A new Italian Procurement Code has been adopted with the issuing of the Legislative Decree No. 36 of 31 March 2023.
On 31 January 2022, EU Regulation 536/2014 on clinical trials of medicines for human use went into effect. Therefore, the Italian legal system is adapting its regulation on clinical trials to the new rules established by the Regulation. In particular, Law No. 3 of 11 January 2018 provides for the adoption of several ministerial decrees for the correct application of the Regulation.
In this context, AIFA published on its website clarifications and models of documents to be completed in compliance with the Regulation, such as the following templates: 'principal investigator curriculum vitae' and 'declaration of interests'. In particular, AIFA published a 'Guidance on the assessment by territorial ethics committees of the document referred to in Article 7(1) of Regulation (EU) No. 536/2014', updated on 12 May 2023. Moreover, the National Coordination Centre for Ethics Committees published new draft agreements for carrying out clinical trials on medicines and medical devices.
In addition, with regard to non-profit clinical trials, the Decree of 30 November 2021, issued by the Ministry of Health, was finally published in the Official Gazette in February 2022 and entered into force in March 2022. For the first time, a ministerial Decree allowed the transfer of data and results of non-profit clinical trials (ongoing or already ended) for registration purposes.
On 30 January 2023, the Ministry of Health adopted a Decree concerning the definition of criteria for the composition and functioning of territorial ethics committees, and a Decree regarding the determination of the single fee for clinical trials, attendance fees and reimbursement of expenses for participation in meetings of the national coordination centre of territorial ethics committees for clinical trials on medicinal products for human use and medical devices, territorial ethics committees and national ethics committees.

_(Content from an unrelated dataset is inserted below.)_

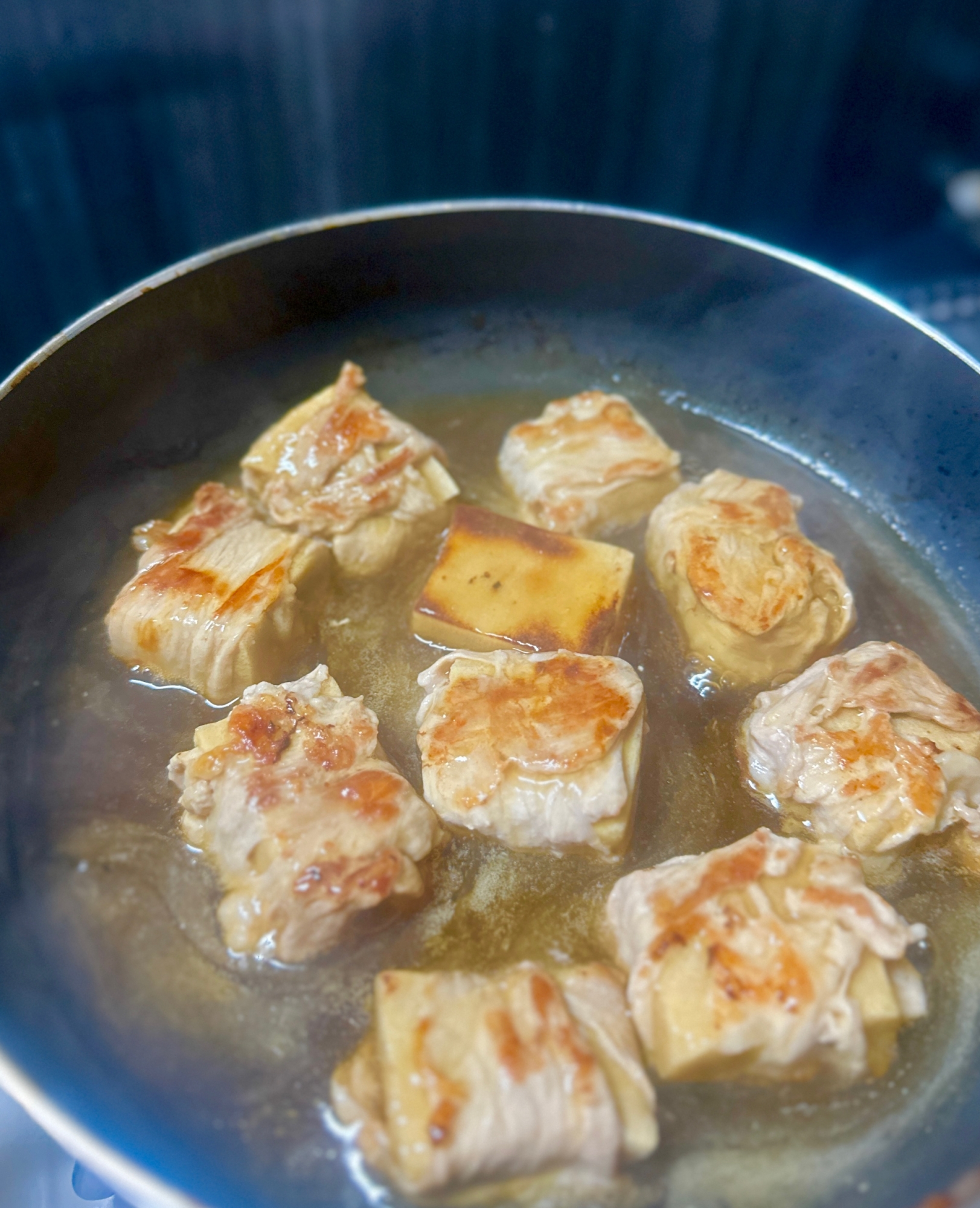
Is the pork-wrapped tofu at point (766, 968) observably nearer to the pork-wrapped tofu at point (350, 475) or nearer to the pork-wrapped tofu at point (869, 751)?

Law No. 62 of 31 March 2022 (the Italian Sunshine Act) regulates provisions on the transparency of relations between manufacturing companies, healthcare subjects and healthcare organisations. It requires disclosure for transfer of value in the healthcare sector under certain conditions. However, the Italian Sunshine Act has not become effective yet, pending the official setting up of the telematic public registry on the website of the Ministry of Health. Specific data concerning the transfers of value will be published in this transparency register and will be accessible to everyone for five years. The public registry was supposed to be established by the end of 2022, but nothing has been published yet.
Conclusions
The healthcare sector in Italy is going through a profound period of transformation and modernisation. Protection of IPRs, data sharing, consistency with the EU legal framework, modernisation of healthcare assistance and diagnosis by means of adoption of new technologies (e.g., telemedicine, AI) and more agile scientific assessment, evaluations and analysis both in the R&D space and in the regulatory space (e.g., real-world evidence based approach; rolling review approval process) are just a few of the opportunities and challenges that Italy will have to face to build a more modern, efficient, effective and quicker way of providing healthcare to its population.